About Visa

Standing for inclusion with Pride

How Patty Nishimura Dingle’s intersectionality inspires her perspective leading Inclusion & Diversity efforts

Headshot of Patty Dingle

Social injustice and racial inequality may be on everyone’s mind these days, but for members of marginalized communities, these topics are nothing new. For some people, a life experience shaped by discrimination and exclusion has led to a desire and obligation to use their talents and skills to make the world a more inclusive place.

Patty Nishimura Dingle is one of those people. Since the early days of her career in broadcast journalism, Patty has been giving a voice to those that society has historically silenced. She was instrumental in establishing Inclusion & Diversity efforts at Visa years ago and continues to partner across our business to provide strategies, training and resources to grow our inclusive culture.

“2020 has frankly been a traumatic year for many people,” says Patty. “In the midst of a global pandemic which could serve as a unifying moment for humanity, we instead continue to face the terrible realities of systemic racism against marginalized groups like the Black and African American community. I’m using every bit of my hands-on education in empathy and inclusion to support our employees through these troubling times.”

Can you explain what you mean by your “hands-on education in empathy and inclusion?”

I’m the daughter of a Black father and a Japanese mother, and I also identify as Gay. Who I am has never fit neatly into any cultural stereotype, and at times it’s been very hard to feel accepted. It also has profoundly shaped who I am today by giving me the strength to see and value diverse perspectives. My own intersectionality has shown me how important it is to take the time to learn about others. Not everyone was raised living a diverse life, nor are they living a diverse life today. I’ve come to see my experience as a gift. Sometimes I joke that I’ve earned the equivalent of a Ph.D. in empathy and inclusion based on my life experience. Just call me Dr. Dingle, the heart surgeon.

Patty Dingle on graduation day with her parents

You’ve been involved with Inclusion & Diversity efforts at Visa since 2014. Which work are you most proud of?

Our small but mighty team has driven so much progress in a variety of ways over the years. Because of the work we’ve done internally, we continue to be recognized for our inclusive culture year after year by organizations like Human Rights Campaign and use the power of our brand to support important global initiatives that help advance progress toward acceptance for everyone, everywhere.

We have a lot of meaningful work in progress that I’m very excited about, but so far in my career I’m most proud of the Inclusive Leadership Training course we designed and developed completely in-house in partnership with Visa’s Learning & Development team. After delivering other powerful trainings to our employees that had been developed by outside firms, we saw an opportunity to create a training customized to the specific needs of people leaders inside Visa. We used feedback from across our business to create customized coursework that helps people leaders at Visa strengthen inclusion competencies, become more aware and connected, and drive engagement and success within teams and in our company.

How do you continue to learn in your role?

I am an avid and intentional listener, and I learn from observation. I try to pick up on non-verbal cues and practice active listening. This helps increase my emotional intelligence and empathy for people.

Typically, many Pride celebrations would be happening this month. What does Pride stand for this year in light of everything happening in the world?

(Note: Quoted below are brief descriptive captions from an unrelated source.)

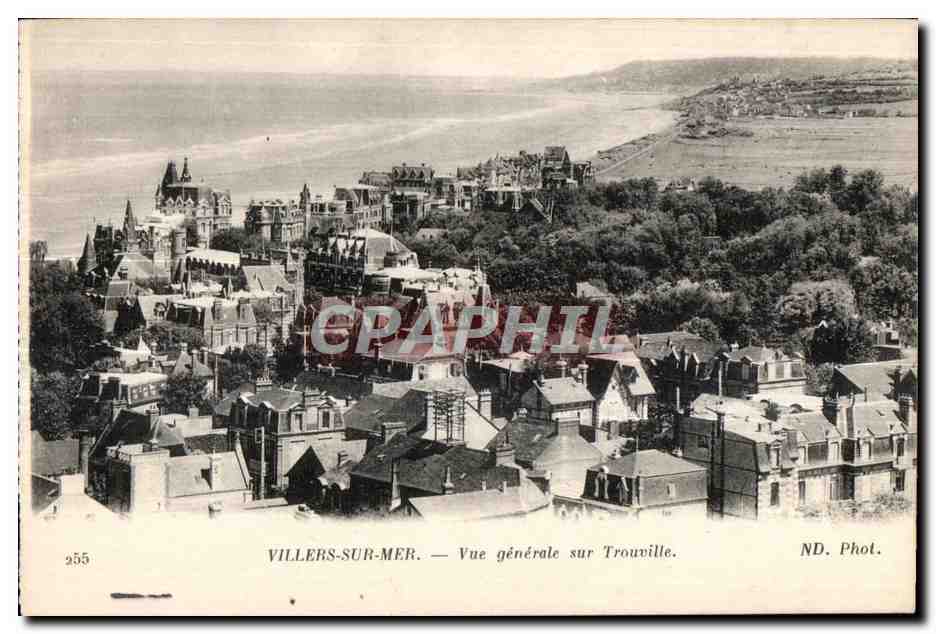 Villers-sur-Mer — Vue générale sur Trouville — ND. Phot.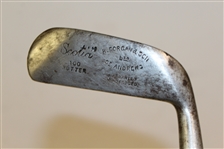 Robert Forgan & Son Scotia 100 Putter with Round to Square Wood Transitional Grip - Roth Collection
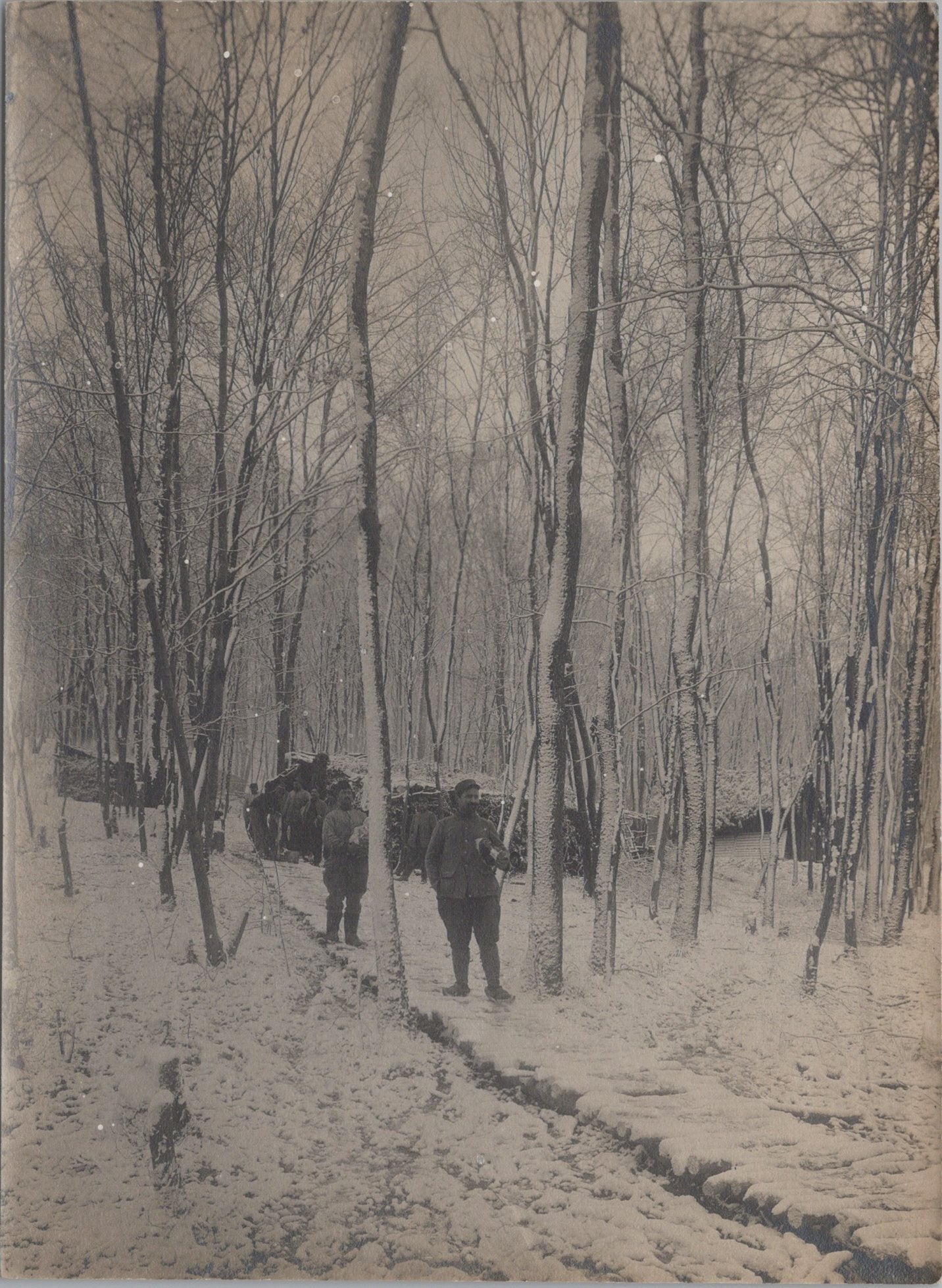 grande photo bois Sainte Marie Lorraine 1914-18 17x12 cm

For me, Pride figuratively stands for being able to feel free to stand up tall with confidence no matter where you are or who you are in front of. It’s about feeling safe to do this because of the support you have from others and laws that protect you – like the recent Title VII Supreme Court Ruling in the U.S. – so you do not have to live in fear.

How do you plan to participate in Pride while social distancing?

I’m a very sociable person and I love to host parties, so this year will be tough on a few levels. Although most Pride celebrations aren’t happening in the typical sense, we can still participate by making sure we are loud and proud on social media, showing our solidarity with the Black and African American community, having discussions with family, encouraging others, and by calling and texting the people we love. And don’t forget to support Gay- and Black-owned businesses and tell people about them.

What keeps you engaged with your work?

I’m proud of Visa’s commitments to use our business to affect real change, and I’m proud of the work we’ve been driving for years to support inclusion and diversity, but there is so much more to be done. Being a part of this journey at a place where I can have an impact that is felt everywhere is important to me – now more than ever.